---- Material for this exercise

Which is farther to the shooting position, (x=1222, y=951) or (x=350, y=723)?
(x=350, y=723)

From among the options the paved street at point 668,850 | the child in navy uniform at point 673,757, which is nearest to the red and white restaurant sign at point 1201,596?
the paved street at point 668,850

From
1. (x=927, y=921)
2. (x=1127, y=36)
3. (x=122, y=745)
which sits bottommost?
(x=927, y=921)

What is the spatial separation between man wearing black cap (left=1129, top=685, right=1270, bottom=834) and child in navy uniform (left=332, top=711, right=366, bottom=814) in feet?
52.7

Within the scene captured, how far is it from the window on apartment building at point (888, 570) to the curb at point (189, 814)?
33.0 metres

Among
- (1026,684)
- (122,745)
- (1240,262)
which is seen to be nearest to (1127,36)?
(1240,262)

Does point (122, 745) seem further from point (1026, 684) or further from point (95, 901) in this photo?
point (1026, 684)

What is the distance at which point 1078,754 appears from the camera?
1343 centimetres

--------

**Goal:** Format the stretch of records from the line containing "Does point (122, 745)" through the end of the records as a two-column CSV with the headers text and answer. Give one row per record, with each field in quotation marks and any line breaks replaced by spaces.

**Output below:**
text,answer
"Does point (122, 745) seem further from point (1026, 684) or further from point (95, 901) in this photo?","point (1026, 684)"
"What is the distance at which point 1078,754 appears from the camera?","1343 centimetres"